There is one more question that no one has fully answered: when an autonomous system makes a mistake, who is accountable? The scholars writing in JAMA argue that an AI which prescribes without a physician most likely should be regulated by the U.S. Food and Drug Administration as a medical device, and that "black box" systems are difficult to hold to the same standard of care we apply to doctors. These are unsettled legal questions. I am a doctor, not a lawyer, so I will leave the statutes to the people who write them. But as a patient, you should want those questions answered before the technology becomes too entrenched to regulate, not after.

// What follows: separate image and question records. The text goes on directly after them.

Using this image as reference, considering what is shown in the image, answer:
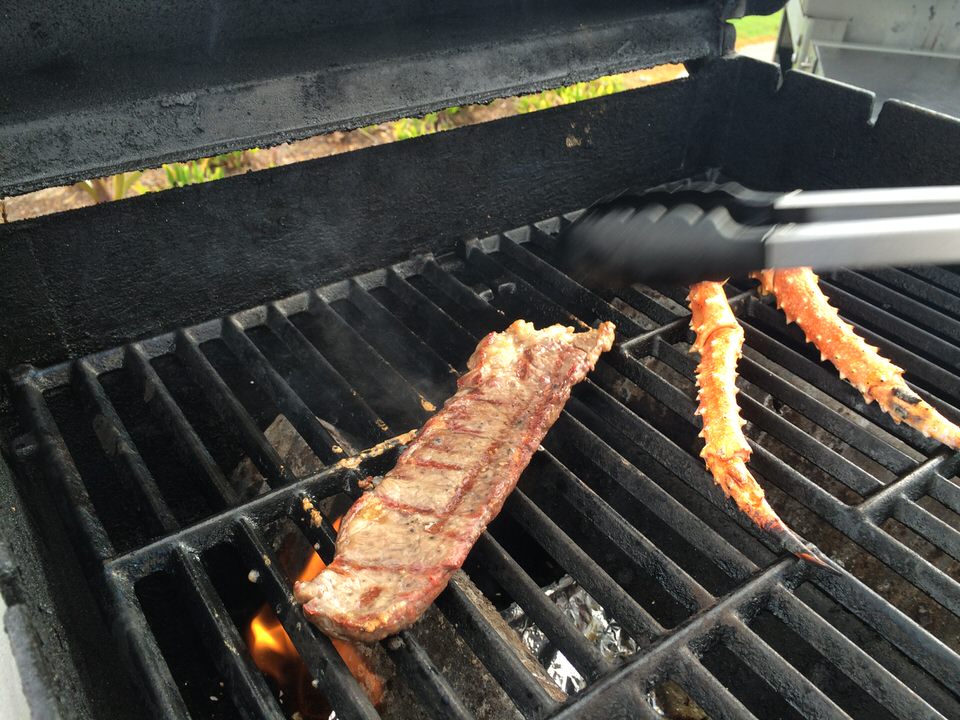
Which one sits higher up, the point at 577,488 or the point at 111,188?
the point at 577,488

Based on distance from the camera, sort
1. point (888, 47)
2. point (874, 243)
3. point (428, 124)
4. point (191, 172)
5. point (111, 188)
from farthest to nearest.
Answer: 1. point (428, 124)
2. point (111, 188)
3. point (191, 172)
4. point (888, 47)
5. point (874, 243)

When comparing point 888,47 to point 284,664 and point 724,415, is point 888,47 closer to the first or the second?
point 724,415

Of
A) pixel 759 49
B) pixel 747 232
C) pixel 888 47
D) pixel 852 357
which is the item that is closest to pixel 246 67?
pixel 747 232

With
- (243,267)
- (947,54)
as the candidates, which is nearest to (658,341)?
(243,267)

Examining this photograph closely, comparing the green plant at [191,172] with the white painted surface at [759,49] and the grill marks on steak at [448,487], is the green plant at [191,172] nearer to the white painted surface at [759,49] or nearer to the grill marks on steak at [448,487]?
the grill marks on steak at [448,487]

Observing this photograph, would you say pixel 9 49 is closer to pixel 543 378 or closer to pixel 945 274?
pixel 543 378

I will keep using artificial intelligence. I will keep looking for ways it can streamline clinical processes to enhance my productivity, because every minute it saves me is a minute I can give back to the person in the exam room. That is the real promise of this technology, and this is the way to solve the physician shortage. Enhance physician productivity and workflow with intelligent tools. Do not use the tools to replace the physician. Keep the thinking machines and their corporate owners out of medical decision-making so we can keep the physician in medicine. The oath is worth protecting, and so are the patients it was written for.
Dr. Kevin Christensen
The opinions in this post are my own and are offered as commentary on a developing public policy question, not as medical or legal advice. Details about the Utah pilot reflect news reporting and public records available as of June 2026 and may change as the program evolves.